Integration: The Embodied Loop
All proprioceptive systems connect to the decision-making loop:
- Movement planning uses learned gains and bounds
- Action proposals are checked against pain predictions
- Execution monitoring detects pain in real-time
- Memory formation records painful episodes for future avoidance
- Energy tracking considers motor effort as a cost
The result: a robot that moves smoothly, avoids harmful patterns, and improves with experience. Not because we programmed every case, but because we gave it the machinery to learn.
Embodiment & SEM Protocol
Building on these proprioceptive foundations, the Sensor-Entity-Modulator (SEM) protocol provides a composable abstraction for any interactive entity—robot joints, cameras, and even virtual objects like swords or NPCs. Each entity has Sensors (readable state), Modulators (executable actions), and Failure Modes (pain triggers).

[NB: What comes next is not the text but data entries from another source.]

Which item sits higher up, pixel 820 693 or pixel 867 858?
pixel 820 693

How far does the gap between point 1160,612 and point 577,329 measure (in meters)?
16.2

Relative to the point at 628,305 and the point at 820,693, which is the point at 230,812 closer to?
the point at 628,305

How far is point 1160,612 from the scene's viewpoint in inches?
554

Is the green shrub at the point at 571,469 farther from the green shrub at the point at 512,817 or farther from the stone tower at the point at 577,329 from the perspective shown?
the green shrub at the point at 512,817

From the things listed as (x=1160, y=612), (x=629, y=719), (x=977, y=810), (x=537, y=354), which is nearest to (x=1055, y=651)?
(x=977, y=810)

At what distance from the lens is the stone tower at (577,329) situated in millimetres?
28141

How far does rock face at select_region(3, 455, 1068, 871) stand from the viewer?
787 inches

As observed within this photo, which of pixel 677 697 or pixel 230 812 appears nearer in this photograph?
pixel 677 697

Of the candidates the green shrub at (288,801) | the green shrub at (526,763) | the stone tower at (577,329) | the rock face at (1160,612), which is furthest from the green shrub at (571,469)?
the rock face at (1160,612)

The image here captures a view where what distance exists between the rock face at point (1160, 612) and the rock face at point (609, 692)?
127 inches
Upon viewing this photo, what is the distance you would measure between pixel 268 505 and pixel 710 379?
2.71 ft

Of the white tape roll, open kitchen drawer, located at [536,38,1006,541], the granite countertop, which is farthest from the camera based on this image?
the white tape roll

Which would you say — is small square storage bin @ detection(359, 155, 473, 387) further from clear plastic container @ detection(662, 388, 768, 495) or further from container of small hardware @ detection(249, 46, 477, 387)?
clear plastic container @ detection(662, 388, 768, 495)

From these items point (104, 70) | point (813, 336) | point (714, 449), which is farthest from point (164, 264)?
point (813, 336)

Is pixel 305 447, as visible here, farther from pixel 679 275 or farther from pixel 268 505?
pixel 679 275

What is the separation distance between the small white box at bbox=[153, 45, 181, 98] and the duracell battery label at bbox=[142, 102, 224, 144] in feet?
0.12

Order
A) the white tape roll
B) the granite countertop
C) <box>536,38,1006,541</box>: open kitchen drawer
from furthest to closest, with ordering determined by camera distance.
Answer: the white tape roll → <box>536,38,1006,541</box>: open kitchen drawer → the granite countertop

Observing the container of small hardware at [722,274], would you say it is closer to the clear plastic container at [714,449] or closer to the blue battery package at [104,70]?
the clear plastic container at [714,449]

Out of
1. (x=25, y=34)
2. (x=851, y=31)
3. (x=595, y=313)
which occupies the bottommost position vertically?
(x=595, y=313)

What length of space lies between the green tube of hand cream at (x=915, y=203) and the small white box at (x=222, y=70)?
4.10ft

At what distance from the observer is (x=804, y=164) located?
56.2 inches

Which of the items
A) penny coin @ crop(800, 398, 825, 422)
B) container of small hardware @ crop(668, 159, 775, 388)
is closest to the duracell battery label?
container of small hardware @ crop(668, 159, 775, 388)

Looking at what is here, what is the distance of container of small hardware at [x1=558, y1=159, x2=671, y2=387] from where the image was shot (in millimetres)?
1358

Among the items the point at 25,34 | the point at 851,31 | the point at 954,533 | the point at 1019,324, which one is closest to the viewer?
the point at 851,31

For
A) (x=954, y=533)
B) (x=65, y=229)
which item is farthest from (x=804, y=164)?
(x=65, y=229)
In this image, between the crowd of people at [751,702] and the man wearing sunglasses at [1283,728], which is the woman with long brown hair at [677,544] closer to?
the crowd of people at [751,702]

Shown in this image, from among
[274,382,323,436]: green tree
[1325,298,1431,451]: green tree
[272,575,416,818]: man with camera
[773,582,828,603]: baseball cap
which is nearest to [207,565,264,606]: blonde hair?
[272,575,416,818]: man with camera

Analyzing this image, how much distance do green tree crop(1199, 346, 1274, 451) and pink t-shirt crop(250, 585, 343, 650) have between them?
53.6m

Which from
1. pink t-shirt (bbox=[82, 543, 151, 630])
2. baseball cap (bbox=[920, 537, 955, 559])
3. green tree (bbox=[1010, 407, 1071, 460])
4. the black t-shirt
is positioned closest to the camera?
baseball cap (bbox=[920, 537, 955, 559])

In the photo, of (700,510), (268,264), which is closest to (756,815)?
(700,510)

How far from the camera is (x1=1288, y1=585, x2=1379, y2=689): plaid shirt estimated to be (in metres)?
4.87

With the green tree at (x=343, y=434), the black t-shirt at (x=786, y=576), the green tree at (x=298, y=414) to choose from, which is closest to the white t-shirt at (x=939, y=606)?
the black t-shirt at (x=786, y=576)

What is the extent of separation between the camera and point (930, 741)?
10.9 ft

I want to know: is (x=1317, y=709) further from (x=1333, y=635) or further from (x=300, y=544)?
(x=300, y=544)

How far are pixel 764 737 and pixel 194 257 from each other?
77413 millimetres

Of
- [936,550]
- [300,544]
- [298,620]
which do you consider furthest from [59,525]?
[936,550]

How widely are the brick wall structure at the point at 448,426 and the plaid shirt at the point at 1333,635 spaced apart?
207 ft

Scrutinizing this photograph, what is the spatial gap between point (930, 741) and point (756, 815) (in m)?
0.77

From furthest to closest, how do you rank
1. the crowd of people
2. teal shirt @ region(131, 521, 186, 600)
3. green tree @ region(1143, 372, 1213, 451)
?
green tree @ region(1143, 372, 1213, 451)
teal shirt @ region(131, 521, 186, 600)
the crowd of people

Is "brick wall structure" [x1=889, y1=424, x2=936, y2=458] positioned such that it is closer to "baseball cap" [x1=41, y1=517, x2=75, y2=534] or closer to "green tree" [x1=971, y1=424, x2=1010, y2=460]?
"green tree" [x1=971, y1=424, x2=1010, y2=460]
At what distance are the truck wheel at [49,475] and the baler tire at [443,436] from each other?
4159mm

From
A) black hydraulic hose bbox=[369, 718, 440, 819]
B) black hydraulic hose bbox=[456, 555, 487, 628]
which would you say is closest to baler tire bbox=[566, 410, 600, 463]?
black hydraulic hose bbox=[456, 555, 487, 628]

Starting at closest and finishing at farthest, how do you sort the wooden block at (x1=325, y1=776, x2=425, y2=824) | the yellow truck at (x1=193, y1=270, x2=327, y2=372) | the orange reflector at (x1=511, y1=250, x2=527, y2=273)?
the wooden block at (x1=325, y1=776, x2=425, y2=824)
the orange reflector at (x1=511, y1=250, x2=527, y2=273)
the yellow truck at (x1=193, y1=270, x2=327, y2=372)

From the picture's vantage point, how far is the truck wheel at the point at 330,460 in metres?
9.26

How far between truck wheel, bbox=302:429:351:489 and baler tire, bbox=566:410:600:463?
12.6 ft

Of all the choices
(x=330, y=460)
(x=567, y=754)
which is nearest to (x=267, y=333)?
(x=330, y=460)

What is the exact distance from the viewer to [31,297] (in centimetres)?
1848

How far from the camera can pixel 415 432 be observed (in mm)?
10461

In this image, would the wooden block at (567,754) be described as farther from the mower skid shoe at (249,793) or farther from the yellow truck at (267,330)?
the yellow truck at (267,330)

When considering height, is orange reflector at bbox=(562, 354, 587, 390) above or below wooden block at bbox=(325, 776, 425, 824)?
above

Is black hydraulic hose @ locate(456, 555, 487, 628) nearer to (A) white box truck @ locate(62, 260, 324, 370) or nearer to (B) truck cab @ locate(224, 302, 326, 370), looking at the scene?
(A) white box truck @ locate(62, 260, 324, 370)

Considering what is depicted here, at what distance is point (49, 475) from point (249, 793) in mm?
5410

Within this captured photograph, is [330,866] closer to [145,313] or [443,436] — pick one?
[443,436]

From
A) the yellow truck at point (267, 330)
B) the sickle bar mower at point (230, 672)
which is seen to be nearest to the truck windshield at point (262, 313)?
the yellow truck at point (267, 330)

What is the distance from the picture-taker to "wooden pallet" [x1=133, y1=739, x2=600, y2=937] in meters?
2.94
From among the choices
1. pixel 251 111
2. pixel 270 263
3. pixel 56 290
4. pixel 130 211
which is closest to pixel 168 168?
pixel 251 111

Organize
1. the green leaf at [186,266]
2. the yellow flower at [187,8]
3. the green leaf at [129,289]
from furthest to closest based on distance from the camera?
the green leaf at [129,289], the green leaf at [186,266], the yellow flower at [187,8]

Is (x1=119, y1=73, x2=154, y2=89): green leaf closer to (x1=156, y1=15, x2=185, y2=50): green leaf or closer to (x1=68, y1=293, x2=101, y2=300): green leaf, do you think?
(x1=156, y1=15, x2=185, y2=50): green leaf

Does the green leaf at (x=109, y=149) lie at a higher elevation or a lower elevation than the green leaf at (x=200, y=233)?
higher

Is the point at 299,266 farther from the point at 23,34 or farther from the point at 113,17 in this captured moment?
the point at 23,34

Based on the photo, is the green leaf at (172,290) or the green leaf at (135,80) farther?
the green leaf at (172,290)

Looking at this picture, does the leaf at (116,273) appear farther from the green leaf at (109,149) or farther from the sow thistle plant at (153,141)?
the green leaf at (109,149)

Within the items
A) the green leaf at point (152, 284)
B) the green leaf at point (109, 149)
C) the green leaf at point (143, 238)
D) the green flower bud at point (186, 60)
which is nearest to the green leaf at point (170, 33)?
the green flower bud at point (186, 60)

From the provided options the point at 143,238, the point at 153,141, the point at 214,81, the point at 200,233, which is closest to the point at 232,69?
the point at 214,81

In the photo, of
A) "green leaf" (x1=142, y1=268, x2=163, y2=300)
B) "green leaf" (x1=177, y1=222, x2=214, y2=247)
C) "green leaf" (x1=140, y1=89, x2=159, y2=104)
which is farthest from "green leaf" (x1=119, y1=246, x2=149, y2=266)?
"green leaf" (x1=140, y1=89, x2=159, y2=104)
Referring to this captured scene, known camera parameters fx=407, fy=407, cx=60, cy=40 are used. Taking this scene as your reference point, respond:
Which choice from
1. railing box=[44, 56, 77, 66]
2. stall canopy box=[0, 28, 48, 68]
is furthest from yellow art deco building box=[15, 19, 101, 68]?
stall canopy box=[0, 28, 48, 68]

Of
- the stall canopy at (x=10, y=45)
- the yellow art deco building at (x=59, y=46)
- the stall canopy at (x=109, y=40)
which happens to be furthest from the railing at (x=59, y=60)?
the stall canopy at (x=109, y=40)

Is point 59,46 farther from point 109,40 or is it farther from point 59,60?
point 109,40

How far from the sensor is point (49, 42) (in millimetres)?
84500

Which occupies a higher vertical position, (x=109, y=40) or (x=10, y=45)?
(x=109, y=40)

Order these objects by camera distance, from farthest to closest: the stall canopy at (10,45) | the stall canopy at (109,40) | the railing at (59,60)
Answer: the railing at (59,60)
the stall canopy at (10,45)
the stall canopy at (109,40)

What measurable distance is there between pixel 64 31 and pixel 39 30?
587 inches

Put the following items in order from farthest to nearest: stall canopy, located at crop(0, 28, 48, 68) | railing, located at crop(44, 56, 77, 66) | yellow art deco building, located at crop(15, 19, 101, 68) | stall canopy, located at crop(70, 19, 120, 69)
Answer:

The Cerebellum stores learned forward models: after observing that rotating a shoulder by 45 degrees consistently produces a specific angle reading, it caches this prediction and skips the LLM entirely for future calls. Rescorla-Wagner updates tune predictions from error, exactly like the FocusLearner above.
Motor programs crystallize when the agent repeats the same action sequence 3+ times for the same goal. These are reusable, pain-gated, and linked to hippocampal engrams that provide context-dependent execution. A reaching sequence that hurt near a wall is remembered differently from one that succeeded in open space.